Sylvie found, much to her relief, that she was usually given a quick once-over and then summarily dismissed. She didn’t mind. She preferred that to scrutiny or recognition any day of the week.
When they were momentarily alone again Sylvie asked curiously, ‘When do they announce dinner?’ She was beginning to feel hunger pangs after their earlier activity.
Arkim grimaced slightly and gestured with his head to where a waiter was passing, with some teeny-tiny hors d’oeuvres that looked more like art installations than food. ‘That’s dinner, I’m afraid, I think most people here haven’t eaten in about ten years.’
Sylvie grinned at his humour—and then her stomach growled in earnest and she blushed, ducking her head with embarrassment.
Arkim slid an arm around her waist and pulled her into his tall, hard body, creating a wave of heat that slowly engulfed her. When she looked at him again he said, ‘Isn’t there some leftover Boeuf Bourguignon at home?’
His use of the word home caused butterflies. She fought to stay cool. ‘I believe there is...’
Arkim’s gaze moved down to her mouth and now he looked hungry. ‘Then let’s get out of here. I’ve had enough.’
The thought of leaving now, getting out of the evening intact, without any awkward public meetings, was very appealing. Apart from what the explicit hunger in his eyes promised... Well, she had made a promise to herself to gorge, hadn’t she?
Sylvie looked up at him and felt as if she was drowning. As if she was fighting a losing battle. ‘Okay, then—let’s go.’
They were walking out through the vast marbled lobby—hand in hand because Arkim refused to let her tug free—and Sylvie was floating on a cloud of dangerous contentment at the thought of being alone with him again, when a group of men stopped in front of them. Arkim stopped, making her jerk to a halt beside him.

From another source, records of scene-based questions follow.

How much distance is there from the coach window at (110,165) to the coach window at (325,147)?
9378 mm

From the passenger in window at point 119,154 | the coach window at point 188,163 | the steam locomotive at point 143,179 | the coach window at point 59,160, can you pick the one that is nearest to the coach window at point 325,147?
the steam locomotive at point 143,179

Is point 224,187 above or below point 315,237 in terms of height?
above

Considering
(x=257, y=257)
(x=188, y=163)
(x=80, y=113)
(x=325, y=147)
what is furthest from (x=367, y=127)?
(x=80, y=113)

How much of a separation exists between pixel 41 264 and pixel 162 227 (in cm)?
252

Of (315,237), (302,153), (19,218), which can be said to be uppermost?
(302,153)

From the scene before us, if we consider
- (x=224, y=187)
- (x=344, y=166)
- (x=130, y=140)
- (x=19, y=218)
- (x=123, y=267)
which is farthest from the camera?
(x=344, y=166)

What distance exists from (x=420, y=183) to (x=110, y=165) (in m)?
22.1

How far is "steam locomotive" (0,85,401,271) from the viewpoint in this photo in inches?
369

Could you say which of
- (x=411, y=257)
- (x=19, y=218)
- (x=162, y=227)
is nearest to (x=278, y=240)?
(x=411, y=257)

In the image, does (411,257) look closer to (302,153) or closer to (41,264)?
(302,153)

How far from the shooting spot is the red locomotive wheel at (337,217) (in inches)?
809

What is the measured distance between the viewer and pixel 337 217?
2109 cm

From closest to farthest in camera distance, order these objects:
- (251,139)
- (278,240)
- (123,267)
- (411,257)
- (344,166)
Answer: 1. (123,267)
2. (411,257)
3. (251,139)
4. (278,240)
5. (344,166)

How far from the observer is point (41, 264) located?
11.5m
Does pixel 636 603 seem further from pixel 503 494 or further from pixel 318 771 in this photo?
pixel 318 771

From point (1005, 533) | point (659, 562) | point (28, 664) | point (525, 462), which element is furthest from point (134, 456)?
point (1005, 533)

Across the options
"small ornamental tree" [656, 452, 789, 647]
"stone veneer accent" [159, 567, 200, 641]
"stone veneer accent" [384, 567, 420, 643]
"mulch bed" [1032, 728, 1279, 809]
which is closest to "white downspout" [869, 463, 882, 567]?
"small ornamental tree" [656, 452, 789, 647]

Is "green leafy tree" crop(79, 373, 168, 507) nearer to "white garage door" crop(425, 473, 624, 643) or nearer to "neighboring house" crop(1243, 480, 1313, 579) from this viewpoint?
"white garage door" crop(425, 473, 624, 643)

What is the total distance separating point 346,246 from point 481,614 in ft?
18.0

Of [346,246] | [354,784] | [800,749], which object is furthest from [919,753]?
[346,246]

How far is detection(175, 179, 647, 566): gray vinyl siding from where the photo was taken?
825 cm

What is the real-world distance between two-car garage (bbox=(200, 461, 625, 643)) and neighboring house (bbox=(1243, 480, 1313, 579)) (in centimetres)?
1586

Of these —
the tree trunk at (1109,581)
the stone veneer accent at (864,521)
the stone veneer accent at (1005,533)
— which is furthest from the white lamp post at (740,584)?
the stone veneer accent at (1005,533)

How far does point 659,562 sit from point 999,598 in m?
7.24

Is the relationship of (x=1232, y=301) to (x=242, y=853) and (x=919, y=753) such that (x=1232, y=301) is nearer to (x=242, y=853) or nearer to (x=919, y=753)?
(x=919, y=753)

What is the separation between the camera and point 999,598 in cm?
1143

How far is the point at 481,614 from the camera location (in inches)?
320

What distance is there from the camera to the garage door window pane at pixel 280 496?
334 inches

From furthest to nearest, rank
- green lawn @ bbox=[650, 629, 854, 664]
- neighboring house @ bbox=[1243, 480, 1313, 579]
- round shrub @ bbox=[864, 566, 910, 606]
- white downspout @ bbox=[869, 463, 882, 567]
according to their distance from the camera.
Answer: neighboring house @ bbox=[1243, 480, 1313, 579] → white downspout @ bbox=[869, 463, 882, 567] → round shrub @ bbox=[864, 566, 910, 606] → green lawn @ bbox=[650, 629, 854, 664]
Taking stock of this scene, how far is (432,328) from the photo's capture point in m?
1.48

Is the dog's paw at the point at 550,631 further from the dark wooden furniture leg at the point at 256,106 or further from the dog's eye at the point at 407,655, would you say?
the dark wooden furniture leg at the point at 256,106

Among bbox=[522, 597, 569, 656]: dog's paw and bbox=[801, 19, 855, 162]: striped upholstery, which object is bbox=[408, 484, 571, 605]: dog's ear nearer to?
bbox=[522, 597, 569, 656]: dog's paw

She looked up, expecting it to be someone he knew. But the men were looking at her. At her body. At her breasts. Before Sylvie had even assessed the situation properly, icy-cold humiliation was crawling up her spine.
‘Well, well, well...it’s your favourite L’Amour revue artist, James.’
CHAPTER TEN
SYLVIE RECOGNISED THEM—sickeningly. They were regulars at the show—English ex-pats, working in Paris—and one of them had had a brief fling with Giselle, her flatmate. She remembered the guy blearily hopping around their tiny apartment the morning after, looking for his clothes.
Arkim snarled from beside her, ‘She doesn’t know who you are—now, get out of our way.’
Now all the men’s attention was on Arkim. Sylvie wanted to curl up and die. He looked livid. A muscle throbbed in his jaw.
‘And who are you, mate? Are you paying her well for the night? Cos if you’ve lost interest we’d be more than happy to stump up some cash for a good time.’
One of the others interjected then. ‘She doesn’t put out, remember?’
Sylvie felt as if she was in some kind of nightmare. She tried to speak. ‘I’m sorry... I really don’t think we’ve met...’ But her voice came out all thready and weak, and now the tallest of the men—still a good few inches shorter than Arkim—was standing toe to toe with him.